# JOB:
Return every line in the items below that contains the string "centimetres", matching case exactly.
★ ★ ★
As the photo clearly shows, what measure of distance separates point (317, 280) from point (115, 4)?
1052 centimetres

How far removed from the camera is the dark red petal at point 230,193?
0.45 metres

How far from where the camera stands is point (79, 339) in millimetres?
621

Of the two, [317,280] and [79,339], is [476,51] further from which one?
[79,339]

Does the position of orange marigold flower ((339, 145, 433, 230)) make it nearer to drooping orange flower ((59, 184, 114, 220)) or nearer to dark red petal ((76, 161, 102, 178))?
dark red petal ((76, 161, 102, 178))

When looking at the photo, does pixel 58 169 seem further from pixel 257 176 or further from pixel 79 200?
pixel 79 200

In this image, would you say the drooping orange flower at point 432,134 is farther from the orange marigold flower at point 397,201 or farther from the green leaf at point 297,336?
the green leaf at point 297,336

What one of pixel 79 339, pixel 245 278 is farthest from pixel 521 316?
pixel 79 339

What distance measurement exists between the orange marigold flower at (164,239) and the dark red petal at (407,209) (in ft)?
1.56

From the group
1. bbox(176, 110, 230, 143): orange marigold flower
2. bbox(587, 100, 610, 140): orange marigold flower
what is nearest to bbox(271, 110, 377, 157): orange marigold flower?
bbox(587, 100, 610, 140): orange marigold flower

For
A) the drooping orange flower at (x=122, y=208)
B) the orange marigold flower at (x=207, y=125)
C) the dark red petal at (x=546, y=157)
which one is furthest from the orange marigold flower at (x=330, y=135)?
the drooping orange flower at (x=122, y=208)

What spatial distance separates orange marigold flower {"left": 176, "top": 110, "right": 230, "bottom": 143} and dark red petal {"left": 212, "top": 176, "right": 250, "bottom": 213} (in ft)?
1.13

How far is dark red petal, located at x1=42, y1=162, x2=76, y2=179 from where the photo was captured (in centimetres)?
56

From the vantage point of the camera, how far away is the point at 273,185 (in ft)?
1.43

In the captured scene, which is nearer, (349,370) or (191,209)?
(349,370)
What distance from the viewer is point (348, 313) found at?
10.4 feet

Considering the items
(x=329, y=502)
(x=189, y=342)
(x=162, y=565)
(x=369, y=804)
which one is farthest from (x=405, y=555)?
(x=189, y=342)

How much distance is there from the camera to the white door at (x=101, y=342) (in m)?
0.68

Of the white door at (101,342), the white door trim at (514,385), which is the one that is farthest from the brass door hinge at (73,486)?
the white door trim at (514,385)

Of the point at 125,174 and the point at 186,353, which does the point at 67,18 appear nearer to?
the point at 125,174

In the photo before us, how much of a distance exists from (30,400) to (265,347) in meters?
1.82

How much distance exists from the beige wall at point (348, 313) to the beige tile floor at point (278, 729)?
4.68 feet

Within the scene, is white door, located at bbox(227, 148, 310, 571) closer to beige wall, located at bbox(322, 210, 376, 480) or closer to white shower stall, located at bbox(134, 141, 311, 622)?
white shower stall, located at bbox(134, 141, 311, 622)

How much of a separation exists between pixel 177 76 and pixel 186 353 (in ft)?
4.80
★ ★ ★
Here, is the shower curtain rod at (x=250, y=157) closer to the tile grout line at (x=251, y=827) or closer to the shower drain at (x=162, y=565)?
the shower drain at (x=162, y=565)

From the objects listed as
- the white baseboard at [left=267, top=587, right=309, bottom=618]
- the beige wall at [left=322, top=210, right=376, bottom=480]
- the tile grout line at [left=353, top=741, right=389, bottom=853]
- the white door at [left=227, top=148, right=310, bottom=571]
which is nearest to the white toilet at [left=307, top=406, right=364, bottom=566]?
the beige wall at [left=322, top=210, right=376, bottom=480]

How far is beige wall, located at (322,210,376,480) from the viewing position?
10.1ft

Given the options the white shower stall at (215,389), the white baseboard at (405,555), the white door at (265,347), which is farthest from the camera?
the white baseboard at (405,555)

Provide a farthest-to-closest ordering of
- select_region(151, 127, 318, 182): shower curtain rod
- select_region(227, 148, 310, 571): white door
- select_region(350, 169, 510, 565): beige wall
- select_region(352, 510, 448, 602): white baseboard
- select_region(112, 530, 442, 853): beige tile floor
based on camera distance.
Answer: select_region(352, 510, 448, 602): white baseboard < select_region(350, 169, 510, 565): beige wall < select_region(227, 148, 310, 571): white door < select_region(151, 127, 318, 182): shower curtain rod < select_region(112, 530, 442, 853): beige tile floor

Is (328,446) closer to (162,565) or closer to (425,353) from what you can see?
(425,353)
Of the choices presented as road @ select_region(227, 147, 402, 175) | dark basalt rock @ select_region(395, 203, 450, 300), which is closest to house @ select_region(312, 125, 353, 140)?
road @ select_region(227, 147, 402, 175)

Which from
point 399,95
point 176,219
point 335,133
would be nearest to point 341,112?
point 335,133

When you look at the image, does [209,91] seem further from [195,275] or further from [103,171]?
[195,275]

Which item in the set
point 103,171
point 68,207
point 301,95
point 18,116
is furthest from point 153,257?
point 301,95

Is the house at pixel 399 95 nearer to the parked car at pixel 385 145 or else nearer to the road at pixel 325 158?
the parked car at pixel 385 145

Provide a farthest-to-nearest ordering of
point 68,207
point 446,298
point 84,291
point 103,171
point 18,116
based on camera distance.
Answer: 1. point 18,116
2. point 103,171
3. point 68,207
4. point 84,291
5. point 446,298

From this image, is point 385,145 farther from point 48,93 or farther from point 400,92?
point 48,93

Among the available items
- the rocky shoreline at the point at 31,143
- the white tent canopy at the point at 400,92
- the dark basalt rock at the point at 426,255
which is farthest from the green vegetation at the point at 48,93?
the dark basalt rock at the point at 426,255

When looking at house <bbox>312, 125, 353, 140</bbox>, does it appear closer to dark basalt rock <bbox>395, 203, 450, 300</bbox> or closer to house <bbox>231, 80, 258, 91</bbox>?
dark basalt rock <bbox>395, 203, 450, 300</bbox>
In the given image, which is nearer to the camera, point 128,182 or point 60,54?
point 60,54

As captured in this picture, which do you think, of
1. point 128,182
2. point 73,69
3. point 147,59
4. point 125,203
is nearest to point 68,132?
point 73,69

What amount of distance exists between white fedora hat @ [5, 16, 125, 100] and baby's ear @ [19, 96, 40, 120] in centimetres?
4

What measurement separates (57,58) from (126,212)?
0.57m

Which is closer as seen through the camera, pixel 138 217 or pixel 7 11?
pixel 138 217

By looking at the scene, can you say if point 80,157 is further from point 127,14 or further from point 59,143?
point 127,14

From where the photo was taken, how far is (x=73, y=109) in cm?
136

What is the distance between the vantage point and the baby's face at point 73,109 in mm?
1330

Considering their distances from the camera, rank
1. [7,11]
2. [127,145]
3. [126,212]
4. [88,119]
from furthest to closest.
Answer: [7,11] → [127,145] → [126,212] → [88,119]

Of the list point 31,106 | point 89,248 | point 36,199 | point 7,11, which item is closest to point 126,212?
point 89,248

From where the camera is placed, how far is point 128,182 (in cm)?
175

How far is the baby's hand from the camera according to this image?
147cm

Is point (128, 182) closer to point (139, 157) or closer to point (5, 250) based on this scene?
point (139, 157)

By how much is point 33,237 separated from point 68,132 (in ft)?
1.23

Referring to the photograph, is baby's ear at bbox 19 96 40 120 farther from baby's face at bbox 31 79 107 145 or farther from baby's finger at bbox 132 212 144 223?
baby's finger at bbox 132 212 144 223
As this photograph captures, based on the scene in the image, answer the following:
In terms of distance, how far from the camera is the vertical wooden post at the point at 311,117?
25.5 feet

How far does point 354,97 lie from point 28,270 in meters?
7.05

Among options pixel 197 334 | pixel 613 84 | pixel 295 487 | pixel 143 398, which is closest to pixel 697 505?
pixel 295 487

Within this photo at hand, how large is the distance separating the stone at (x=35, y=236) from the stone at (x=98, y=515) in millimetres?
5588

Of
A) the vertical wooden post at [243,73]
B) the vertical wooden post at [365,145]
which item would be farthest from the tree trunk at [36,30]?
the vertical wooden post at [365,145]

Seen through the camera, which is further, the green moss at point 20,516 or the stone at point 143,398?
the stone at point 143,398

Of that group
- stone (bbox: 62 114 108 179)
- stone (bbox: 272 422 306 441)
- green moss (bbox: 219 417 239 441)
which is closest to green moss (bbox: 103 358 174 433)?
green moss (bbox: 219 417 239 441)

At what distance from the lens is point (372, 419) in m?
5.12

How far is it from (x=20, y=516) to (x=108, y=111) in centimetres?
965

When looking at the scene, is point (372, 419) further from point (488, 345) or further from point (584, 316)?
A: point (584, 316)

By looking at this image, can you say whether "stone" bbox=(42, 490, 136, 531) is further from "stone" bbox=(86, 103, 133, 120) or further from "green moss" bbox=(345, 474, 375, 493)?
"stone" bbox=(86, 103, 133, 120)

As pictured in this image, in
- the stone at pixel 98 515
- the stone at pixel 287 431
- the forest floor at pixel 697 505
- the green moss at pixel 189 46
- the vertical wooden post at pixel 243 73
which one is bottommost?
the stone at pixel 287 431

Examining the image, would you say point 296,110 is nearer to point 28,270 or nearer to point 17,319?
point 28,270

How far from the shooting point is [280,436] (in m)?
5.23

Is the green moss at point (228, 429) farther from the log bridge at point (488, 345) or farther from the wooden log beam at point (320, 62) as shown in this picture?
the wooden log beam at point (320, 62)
★ ★ ★
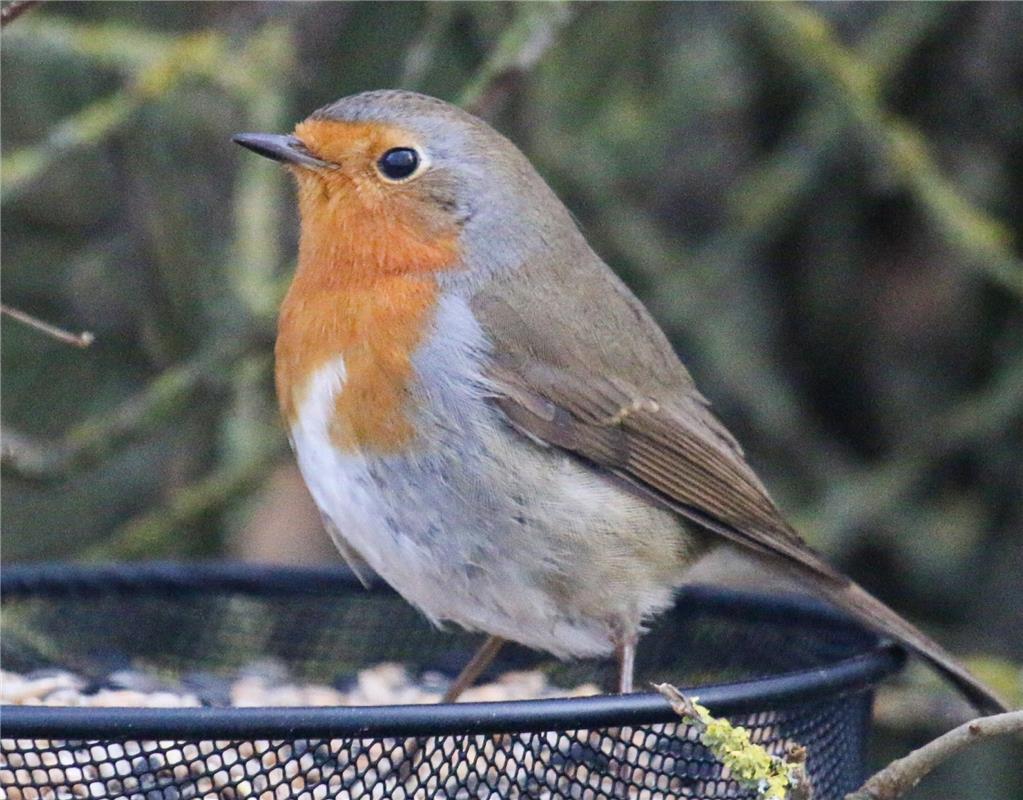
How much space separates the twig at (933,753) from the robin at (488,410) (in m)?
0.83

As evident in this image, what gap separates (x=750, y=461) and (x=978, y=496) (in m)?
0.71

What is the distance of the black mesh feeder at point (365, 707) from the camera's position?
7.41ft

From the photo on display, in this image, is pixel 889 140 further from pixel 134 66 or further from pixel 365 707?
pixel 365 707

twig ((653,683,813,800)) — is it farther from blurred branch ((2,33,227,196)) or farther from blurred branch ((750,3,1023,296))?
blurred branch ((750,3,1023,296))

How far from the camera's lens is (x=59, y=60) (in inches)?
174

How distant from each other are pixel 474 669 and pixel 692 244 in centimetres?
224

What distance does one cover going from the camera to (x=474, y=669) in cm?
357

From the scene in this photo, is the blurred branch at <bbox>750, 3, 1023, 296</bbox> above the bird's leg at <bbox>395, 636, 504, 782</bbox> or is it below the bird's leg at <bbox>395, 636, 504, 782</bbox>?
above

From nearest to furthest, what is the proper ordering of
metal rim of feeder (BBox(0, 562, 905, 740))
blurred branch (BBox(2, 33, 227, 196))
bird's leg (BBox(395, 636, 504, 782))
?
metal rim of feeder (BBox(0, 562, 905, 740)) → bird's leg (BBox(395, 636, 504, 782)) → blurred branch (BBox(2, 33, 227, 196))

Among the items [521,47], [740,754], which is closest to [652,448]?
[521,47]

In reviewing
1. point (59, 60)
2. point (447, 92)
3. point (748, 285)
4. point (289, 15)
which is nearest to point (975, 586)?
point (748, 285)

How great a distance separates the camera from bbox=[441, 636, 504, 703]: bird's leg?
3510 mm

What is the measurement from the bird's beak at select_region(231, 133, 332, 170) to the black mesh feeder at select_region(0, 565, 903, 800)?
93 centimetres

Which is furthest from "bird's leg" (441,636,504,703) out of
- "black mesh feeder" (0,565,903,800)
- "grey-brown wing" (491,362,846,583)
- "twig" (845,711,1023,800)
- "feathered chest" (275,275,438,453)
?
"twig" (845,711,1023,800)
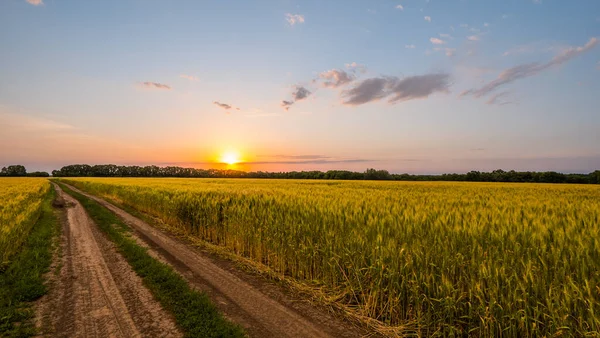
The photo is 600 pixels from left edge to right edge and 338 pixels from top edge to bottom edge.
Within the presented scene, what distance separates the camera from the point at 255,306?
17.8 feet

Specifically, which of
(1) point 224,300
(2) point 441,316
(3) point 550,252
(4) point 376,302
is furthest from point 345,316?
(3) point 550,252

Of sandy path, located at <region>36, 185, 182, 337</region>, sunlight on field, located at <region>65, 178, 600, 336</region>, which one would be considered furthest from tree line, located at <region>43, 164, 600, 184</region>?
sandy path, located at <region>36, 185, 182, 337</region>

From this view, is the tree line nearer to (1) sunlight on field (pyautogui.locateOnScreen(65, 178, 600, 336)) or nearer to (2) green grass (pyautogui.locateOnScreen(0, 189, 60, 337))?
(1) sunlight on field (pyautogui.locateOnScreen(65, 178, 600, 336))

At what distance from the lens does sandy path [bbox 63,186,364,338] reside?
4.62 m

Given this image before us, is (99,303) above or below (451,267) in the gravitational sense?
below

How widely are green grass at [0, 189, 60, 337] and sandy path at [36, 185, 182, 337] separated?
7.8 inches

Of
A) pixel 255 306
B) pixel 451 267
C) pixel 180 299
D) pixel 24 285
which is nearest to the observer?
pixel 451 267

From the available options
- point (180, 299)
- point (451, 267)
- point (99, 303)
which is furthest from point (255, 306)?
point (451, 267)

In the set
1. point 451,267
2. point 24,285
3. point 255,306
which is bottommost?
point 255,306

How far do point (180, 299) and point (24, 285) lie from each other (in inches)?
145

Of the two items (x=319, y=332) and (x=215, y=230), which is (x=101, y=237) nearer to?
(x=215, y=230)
★ ★ ★
# SOLVED EXERCISE:
1052 centimetres
How far is dark red petal, located at x1=42, y1=162, x2=76, y2=179 from where the photo was captured (in centimetres)?
What amount of distance exists between white fedora hat @ [5, 16, 125, 100] and baby's ear @ [19, 96, 40, 120] in centimetres?
How far is it from (x=20, y=516) to (x=108, y=111) in centimetres?
How distant from each other are pixel 474 669 and pixel 692 244 in centimetres?
93 centimetres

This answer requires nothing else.